The project has developed a system of fact-checking and verification, but it is not disclosed so that it is harder for third parties to suggest publishing disinformation. Sometimes, when the team was not completely sure of the veracity of information, they published it with a note «not verified.»

=== Team ===
Details about the team are kept secret. As of April 11, 2022, the majority of the team worked outside Belarus. Most of them are residents of Belarus who had to flee the country due to criminal prosecution. By February 25, 2023, the team's composition almost didn't change.

== Reaction of the Belarusian government ==
On March 16, 2022, the Ministry of Internal Affairs of Belarus recognized the Telegram channel and chat of Belarusian Hajun as an extremist group. A record that Hajun performs extremist activities appeared in the list of extremist organizations and formations on the ministry's website.

In December 2022, Belarusian security services under the guise of observers of Belarusian Hajun tried to find out personal data and create dossiers on the project's subscribers.
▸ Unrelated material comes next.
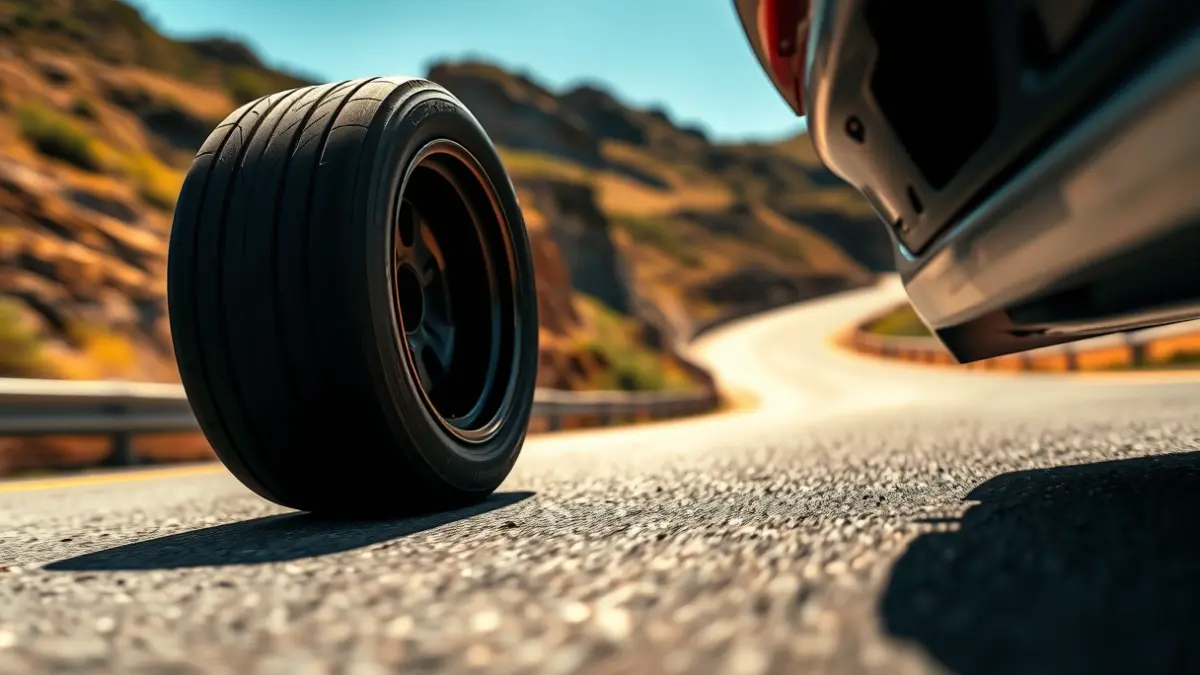 Imagen genérica de un neumático de coche de rally en asfalto, con un paisaje montañoso borroso de fondo.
They did it with the help of dating chatbots. In the messages, they asked to provide full name, date of birth and place of residence, as well as other personal data.

As of September 8, 2023, the project's founder was aware of 10 arrests for interacting with Belarusian Hajun. Anton Motolko said that some people were identified through street video surveillance, and some after finding a Telegram bot in their phones.
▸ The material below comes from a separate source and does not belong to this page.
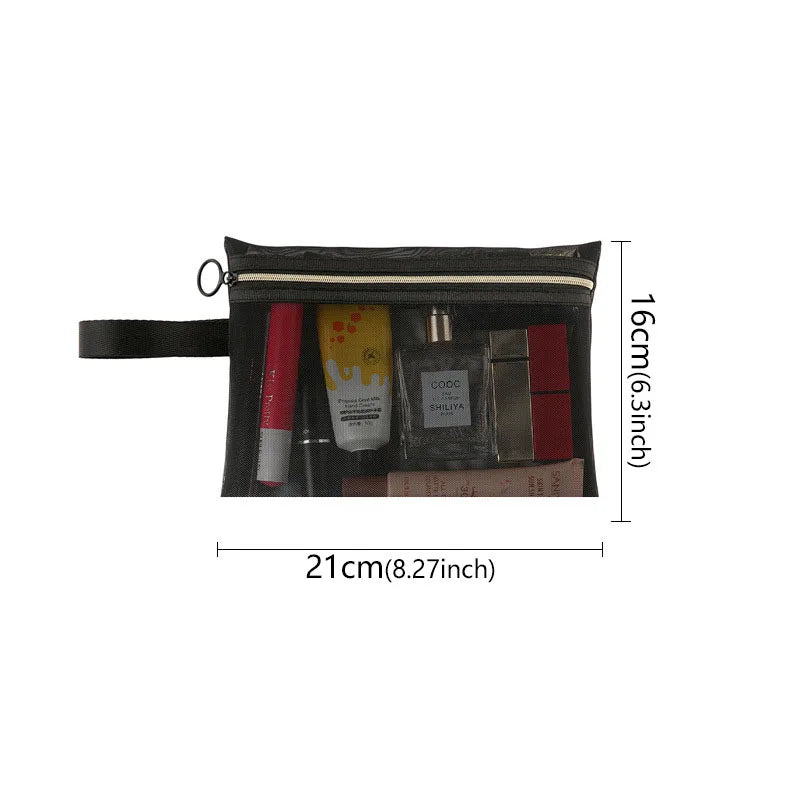 1PCSLarge Capacity Mesh Cosmetic Bag Travel Storage Female Make Up Black Portable Toiletry Organizer Case Lipstick Storage Pouch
In April 2023, Belarusian state TV showed a story about the arrest of IT specialist Dmitry Mastavy. The authors of the movie accused him of organizing a live streaming at Machulishchy airfield. They claimed that Hajun's chatbot was controlled by Belarusian law enforcement agencies. The Zerkalo media outlet noted that there was no evidence of these claims on the air of state TV, and the authors used computer graphics instead of screenshots of the messages. The administration of Hajun stated that the detained programmer didn't organize live streaming for them, and that the claims about the control of their chatbot by law enforcement agencies are «nonsense.
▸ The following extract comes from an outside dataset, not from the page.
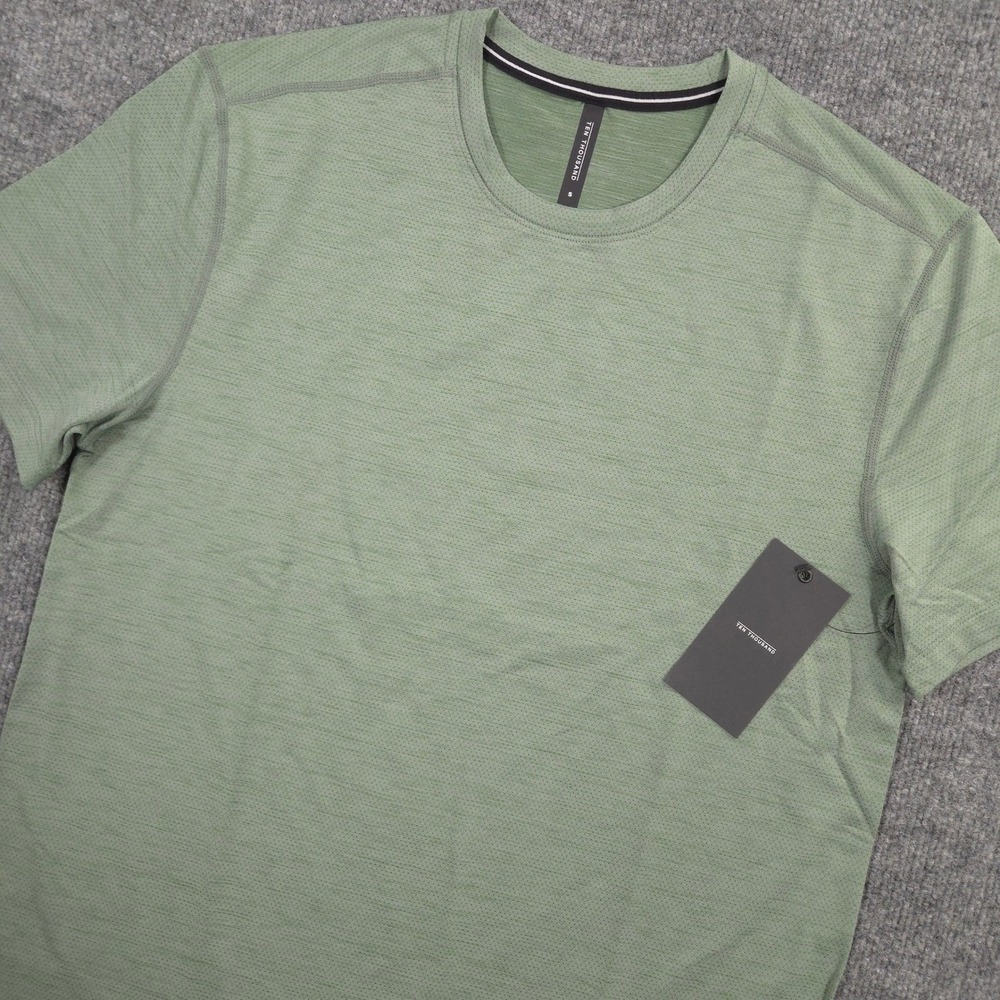 Ten Thousand Interval Shirt Mens S Fir Green Performance Short Sleeve Train NEW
=== Security forces infiltration and termination of the project ===
On February 5, 2025, Anton Motolko reported that as a result of unauthorized entry, Belarusian security forces gained access to a chat with the "Hajun" bot earlier that morning, where information from people was collected. The security forces gained access to the chat by clicking on an invitation link that was created on March 2, 2022. At the time of the security forces' infiltration of the chat, the function of hiding old messages for new users was not enabled in its settings. The scale of the data uploaded is unknown. The head of the Belarus Solidarity Foundation, Andrei Stryzhak, stated that due to the security forces' access to information from the "Belarusian Hajun" chatbot, 50 requests for emergency evacuation from Belarus were received on their hotline in just 24 hours. On February 7, 2025, the monitoring project "Belarusian Hajun" announced the termination of its activities.

=== Mass repressions against informants ===
By February 2026, human rights activists were aware of 163 detained Hajun informants, and the total number of detainees could be around 1,500. Human rights activists compare the arrests, investigation, and trial to an assembly line. Investigative actions are almost not carried out, the evidence in the case usually consists only of the fact that "Hajun" was declared an extremist formation, the fact of sending information to Motolko's chatbot with Telegram account IDs, and information from databases that links IDs with phone numbers. Detainees are charged under article 361^{4} (article 361, note 4) of the Criminal Code of Belarus ("Assisting extremist activities") that can be punished up to 7 years of prison.

=== International reaction ===
In a statement dated October 14, 2025, the Ministry of Foreign Affairs of Ukraine called on the international community to increase pressure on Alexander Lukashenko's regime in connection with the mass arrests due to the "Hajun case". The Ukrainian Foreign Ministry links this case to an attempt to replenish the pool of political prisoners for exchange purposes.